Glenn Kessler at the Washington Post has this to add:

For the Bush administration, the apparent approval of Iraq's constitution is less of a victory than yet another chance to possibly fashion a political solution that does not result in the bloody division of Iraq.

Publicly, administration officials hailed the result but privately some officials acknowledged that the road ahead is still very difficult, especially because Sunni Arab voters appeared to have rejected the constitution by wide margins. As one official put it, every time the administration appears on the edge of a precipice, it manages to cobble together a result that allows it to move on to the next precipice.


Indeed, there are more parliamentary elections in only 8 weeks, which will be especially crucial, since the last-minute deal on the Constitution (which allowed it to have some small manner of Sunni support in selected areas) allowed for amendments and rewrites. I still don't see how the Shiite majority, which will stil be a majority come December, would allow any amendments that would dilute the strong federalism and control over oil wealth they worked so long to achieve:

Martin S. Indyk, a former Clinton administration official who directs the Saban Center for Middle East Policy at the Brookings Institution, Martin S. Indyk, a former Clinton administration official who directs the Saban Center for Middle East Policy at the Brookings Institution, said the administration's scenario of greater Sunni participation is plausible.

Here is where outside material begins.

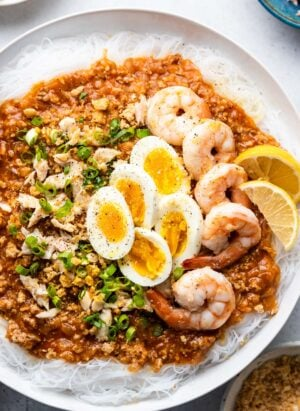 Pancit Palabok in a white bowl garnished with shrimp and hard boiled eggs.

But he said it is also plausible the Sunnis will conclude that because they failed to block the constitution, the political process is stacked against them [...] the Kurds and Shiites could continue to maneuver to use the political process to protect their interests, and thus the Sunnis will forever find themselves receiving the bad end of the bargain. "We could be fooling ourselves," he said. "If they [Shiites and Kurds] in fact engage in the process in order to destroy it, the administration theory could be very wrong."


It's time to acknowledge that the alleged joy of purple fingers and the political process could actually be firing the insurgency rather than stopping it. And vote fraud has the potential to turn the whole country into a fiery cauldron.